■ Fragen zum Text
1. Womit wurden Jacken und Blazer laut dem Text zur Mode geschlossen?
2. Gib den Text zur Mode wortgetreu wieder, beginnend bei „Ihren modischen Pfiff“ und endend bei „bot Chanel Ausgefallenheit.“.
3. Stimmen diese Aussagen mit dem Text zur Mode überein? Antworte jeweils mit Ja oder Nein und zitiere die entscheidenden Worte genau.
(a) Jersey und Stretch waren stark gefragt.
(b) Jacken und Blazer waren weit geschnitten.
(c) Chanel setzte auf schlichte, puristische Kleidung.

■ Vorliegender Text

»»

Die Erwachsenen waren erpicht darauf zu sehen, was der
Modemarkt an Neuem für sie bereit hielt. Sie wurden mit
Opulenz und Minimalismus konfrontiert. Renommierte
Designer – hier seien u.a. Giorgio Armani,
Jil Sander
und Helmut Lang erwähnt – hatten sich für puristische
Kleidung entschieden, die sehr sparsam mit dekorativem
Aufputz ausgestattet war. Im Vordergang stand eine
Silhouette, die sich durch Geradlinigkeit auszeichnete.
Hier wäre Dekoration nur ein Ablenkungsmanöver gewesen.
Ihren modischen Pfiff bekamen die Shift-Kleider
lediglich durch Nähte, die sichtbar waren oder durch
angedeutete Raffungen. Jacken und Blazer waren auf
Taille geschnitten und wurden mit einem Reißverschluss
geschlossen. Auf Knöpfe verzichtet man ganz. Die
Funktionalität der Kleidung war augenfällig. Eleganz war
fehl am Platz. Dennoch waren die Gehrock-Jacken, die man
alternativ zum Blazer tragen konnte, gerade in ihrer
Schlichtheit apart. Dagegen bot Chanel Ausgefallenheit.
Sie trumpfte mit einem Goldbrokat-Model auf.
Der Catwalk legte Wert auf Transparenz. Was Frau
darunter trug war nicht so wichtig. Und mitunter
erweckte nur die Optik den Effekt der Durchsichtigkeit,
wenn mehrere transparente Stoffe übereinander getragen
wurden. Bequeme Trageeigenschaften wurden immer
beliebter bei den Konsumentinnen. Jersey und Stretch
machten Furore. Die Vielfalt der Materialien machte in
diesem Jahr die Mode aus. Auf die Schnittformen kam es
weniger an, wenn die Garderobe nur künstlich aussah.

««

(Einträge aus einer Sammlung)
»»

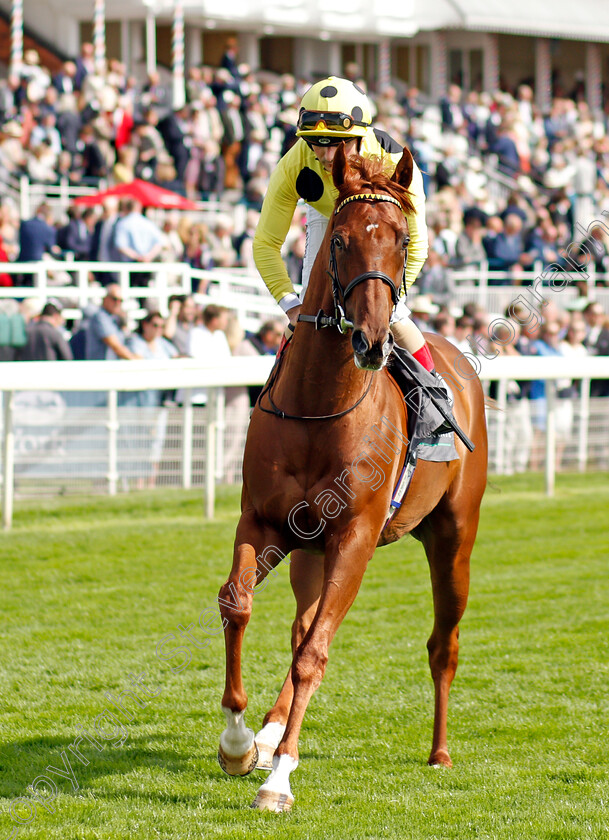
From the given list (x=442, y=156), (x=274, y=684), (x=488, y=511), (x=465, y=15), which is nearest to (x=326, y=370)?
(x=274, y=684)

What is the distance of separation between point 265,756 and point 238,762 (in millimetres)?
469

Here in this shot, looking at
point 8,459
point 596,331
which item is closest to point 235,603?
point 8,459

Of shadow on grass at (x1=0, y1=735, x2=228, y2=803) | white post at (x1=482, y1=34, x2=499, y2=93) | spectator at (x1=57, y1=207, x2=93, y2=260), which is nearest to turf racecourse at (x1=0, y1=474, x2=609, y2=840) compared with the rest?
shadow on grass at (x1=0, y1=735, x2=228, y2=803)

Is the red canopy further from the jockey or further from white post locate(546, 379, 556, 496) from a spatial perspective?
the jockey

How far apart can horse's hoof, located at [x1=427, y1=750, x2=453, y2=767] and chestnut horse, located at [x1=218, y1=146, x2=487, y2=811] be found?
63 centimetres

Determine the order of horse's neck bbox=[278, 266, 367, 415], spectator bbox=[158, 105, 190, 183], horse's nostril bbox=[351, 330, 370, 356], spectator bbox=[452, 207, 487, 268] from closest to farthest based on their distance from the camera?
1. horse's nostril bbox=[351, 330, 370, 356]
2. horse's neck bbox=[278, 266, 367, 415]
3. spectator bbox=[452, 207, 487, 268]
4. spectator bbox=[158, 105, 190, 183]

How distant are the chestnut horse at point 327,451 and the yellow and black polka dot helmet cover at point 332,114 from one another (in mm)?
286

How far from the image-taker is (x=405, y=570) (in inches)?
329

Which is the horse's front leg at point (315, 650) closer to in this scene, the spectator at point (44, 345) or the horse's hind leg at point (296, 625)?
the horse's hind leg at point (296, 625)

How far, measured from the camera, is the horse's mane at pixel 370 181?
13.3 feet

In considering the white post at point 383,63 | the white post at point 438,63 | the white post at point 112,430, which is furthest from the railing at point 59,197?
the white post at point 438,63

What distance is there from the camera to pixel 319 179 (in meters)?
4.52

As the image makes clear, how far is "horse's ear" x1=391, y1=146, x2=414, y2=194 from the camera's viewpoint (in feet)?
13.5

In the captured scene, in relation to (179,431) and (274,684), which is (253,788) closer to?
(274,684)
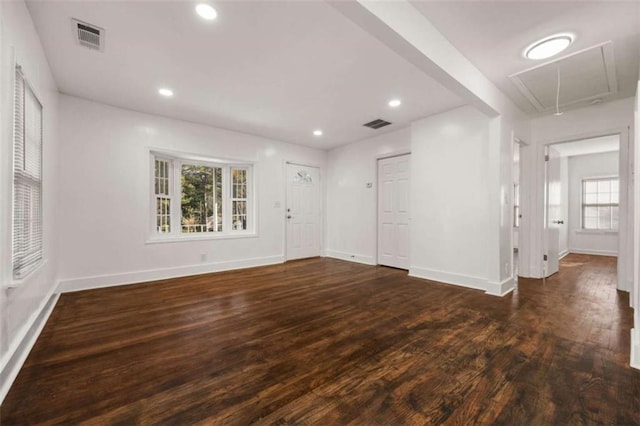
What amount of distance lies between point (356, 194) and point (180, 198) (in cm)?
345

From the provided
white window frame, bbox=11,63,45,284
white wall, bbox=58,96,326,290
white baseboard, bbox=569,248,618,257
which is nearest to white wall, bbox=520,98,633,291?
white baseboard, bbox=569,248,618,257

««
»»

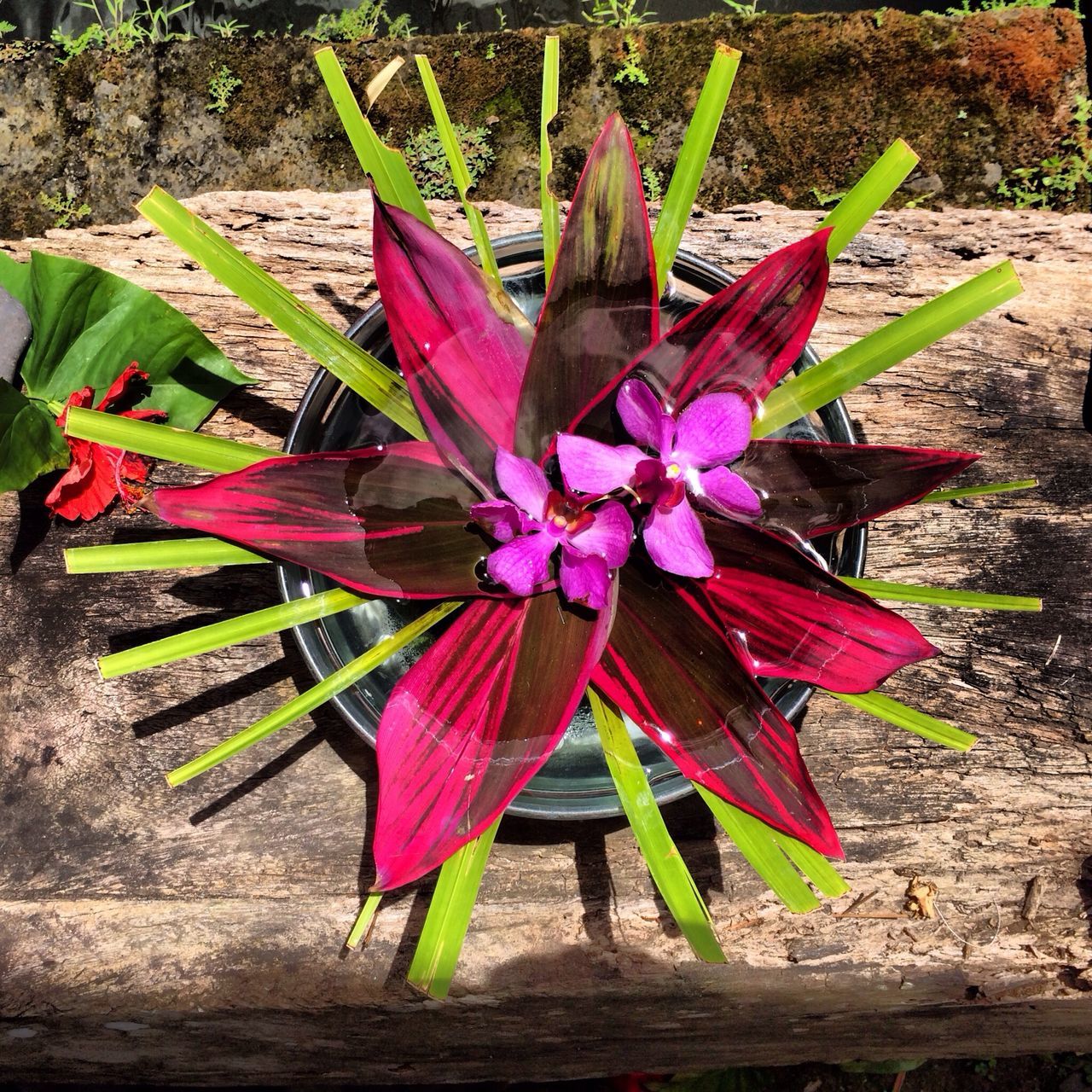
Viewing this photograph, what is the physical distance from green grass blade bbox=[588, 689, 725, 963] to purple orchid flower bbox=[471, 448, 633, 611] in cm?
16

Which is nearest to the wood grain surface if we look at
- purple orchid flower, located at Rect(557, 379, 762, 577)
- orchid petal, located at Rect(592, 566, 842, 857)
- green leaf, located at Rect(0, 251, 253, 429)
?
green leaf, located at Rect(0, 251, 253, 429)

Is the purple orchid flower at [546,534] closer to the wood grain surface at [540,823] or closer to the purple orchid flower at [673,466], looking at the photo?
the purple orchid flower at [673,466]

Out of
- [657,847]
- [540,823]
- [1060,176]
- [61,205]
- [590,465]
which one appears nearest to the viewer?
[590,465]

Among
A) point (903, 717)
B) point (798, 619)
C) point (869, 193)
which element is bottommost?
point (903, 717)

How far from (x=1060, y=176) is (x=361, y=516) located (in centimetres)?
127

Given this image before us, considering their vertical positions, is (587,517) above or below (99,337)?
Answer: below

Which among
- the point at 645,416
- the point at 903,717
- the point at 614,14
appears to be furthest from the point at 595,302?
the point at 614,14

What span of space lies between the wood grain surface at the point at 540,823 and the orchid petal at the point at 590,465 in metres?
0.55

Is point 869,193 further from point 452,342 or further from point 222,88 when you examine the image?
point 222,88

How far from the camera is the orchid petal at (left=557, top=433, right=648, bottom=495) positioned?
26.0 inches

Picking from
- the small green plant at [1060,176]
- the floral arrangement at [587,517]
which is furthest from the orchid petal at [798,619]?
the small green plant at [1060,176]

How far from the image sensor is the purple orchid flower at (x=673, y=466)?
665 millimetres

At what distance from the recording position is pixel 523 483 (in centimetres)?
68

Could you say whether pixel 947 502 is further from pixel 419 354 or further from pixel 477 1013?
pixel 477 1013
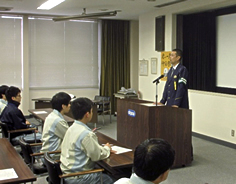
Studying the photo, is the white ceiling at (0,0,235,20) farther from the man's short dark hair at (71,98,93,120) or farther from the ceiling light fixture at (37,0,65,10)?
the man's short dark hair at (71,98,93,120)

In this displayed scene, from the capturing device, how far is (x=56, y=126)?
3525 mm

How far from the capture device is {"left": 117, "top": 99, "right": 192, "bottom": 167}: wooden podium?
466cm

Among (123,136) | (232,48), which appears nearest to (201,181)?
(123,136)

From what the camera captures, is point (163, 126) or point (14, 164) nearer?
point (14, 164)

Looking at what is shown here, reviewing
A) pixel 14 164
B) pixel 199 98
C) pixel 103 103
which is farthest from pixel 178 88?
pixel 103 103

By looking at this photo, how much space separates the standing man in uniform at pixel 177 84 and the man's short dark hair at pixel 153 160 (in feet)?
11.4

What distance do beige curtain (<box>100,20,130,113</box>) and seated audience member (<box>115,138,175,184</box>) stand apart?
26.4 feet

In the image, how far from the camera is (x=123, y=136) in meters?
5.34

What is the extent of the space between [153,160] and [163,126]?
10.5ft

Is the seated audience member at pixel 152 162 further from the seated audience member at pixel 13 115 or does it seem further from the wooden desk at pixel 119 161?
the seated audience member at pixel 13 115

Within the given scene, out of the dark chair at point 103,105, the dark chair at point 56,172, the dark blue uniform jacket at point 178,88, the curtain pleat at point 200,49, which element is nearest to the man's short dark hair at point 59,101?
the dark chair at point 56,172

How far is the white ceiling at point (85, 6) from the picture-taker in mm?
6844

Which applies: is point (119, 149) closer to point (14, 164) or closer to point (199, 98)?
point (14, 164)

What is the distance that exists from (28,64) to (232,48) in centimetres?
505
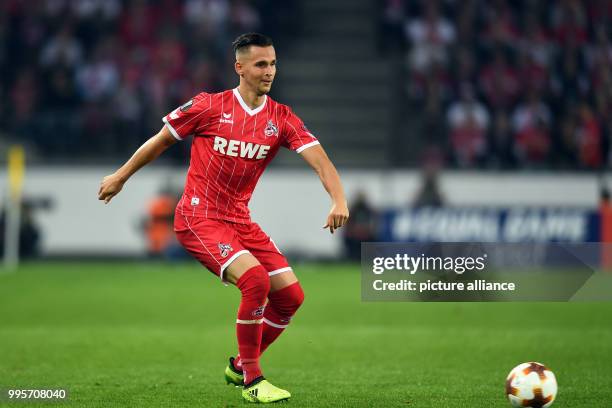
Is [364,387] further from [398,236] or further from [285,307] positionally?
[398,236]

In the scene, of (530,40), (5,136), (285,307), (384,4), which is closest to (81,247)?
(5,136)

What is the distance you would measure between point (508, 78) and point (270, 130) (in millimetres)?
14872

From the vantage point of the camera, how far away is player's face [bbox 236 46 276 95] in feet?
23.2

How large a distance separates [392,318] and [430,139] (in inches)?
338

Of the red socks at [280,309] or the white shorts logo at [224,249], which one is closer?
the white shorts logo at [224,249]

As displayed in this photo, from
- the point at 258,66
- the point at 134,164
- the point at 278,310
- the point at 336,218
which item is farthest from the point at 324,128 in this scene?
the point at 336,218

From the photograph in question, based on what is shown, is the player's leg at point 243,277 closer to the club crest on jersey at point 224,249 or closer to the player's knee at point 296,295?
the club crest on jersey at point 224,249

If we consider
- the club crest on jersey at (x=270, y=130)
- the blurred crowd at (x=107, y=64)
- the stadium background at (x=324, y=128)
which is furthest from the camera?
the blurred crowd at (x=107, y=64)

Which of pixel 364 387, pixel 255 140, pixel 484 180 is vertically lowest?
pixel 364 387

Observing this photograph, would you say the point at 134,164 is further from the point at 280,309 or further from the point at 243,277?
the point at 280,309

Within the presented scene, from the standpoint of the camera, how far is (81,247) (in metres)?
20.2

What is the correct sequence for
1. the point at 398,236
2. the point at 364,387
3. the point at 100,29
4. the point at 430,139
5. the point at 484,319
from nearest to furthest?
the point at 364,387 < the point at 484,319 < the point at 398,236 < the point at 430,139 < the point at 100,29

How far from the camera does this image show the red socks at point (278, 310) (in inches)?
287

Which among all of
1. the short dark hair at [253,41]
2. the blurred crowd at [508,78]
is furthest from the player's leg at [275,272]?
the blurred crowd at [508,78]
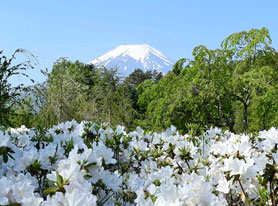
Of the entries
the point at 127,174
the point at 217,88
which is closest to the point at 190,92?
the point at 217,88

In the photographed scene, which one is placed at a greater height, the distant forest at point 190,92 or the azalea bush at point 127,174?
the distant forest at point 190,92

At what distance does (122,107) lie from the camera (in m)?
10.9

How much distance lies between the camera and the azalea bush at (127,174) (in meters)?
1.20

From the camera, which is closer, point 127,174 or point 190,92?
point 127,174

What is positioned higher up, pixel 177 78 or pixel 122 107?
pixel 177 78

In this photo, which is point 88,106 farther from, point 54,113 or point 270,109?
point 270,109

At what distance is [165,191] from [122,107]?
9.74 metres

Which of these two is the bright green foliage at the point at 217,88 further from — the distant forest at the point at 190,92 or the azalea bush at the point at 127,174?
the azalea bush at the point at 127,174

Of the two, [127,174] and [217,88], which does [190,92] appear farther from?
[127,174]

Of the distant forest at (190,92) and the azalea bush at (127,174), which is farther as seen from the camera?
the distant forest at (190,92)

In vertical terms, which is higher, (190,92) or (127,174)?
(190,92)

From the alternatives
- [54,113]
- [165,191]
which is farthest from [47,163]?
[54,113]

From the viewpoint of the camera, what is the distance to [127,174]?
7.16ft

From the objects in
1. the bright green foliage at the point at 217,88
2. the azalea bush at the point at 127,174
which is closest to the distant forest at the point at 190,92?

««

■ Erwartete Antworten
1. Mit einem Reißverschluss.

2.
Ihren modischen Pfiff bekamen die Shift-Kleider
lediglich durch Nähte, die sichtbar waren oder durch
angedeutete Raffungen. Jacken und Blazer waren auf
Taille geschnitten und wurden mit einem Reißverschluss
geschlossen. Auf Knöpfe verzichtet man ganz. Die
Funktionalität der Kleidung war augenfällig. Eleganz war
fehl am Platz. Dennoch waren die Gehrock-Jacken, die man
alternativ zum Blazer tragen konnte, gerade in ihrer
Schlichtheit apart. Dagegen bot Chanel Ausgefallenheit.

3.
(a) Ja: „Jersey und Stretch machten Furore.“
(b) Nein: „Jacken und Blazer waren auf Taille geschnitten“
(c) Nein: „Dagegen bot Chanel Ausgefallenheit.“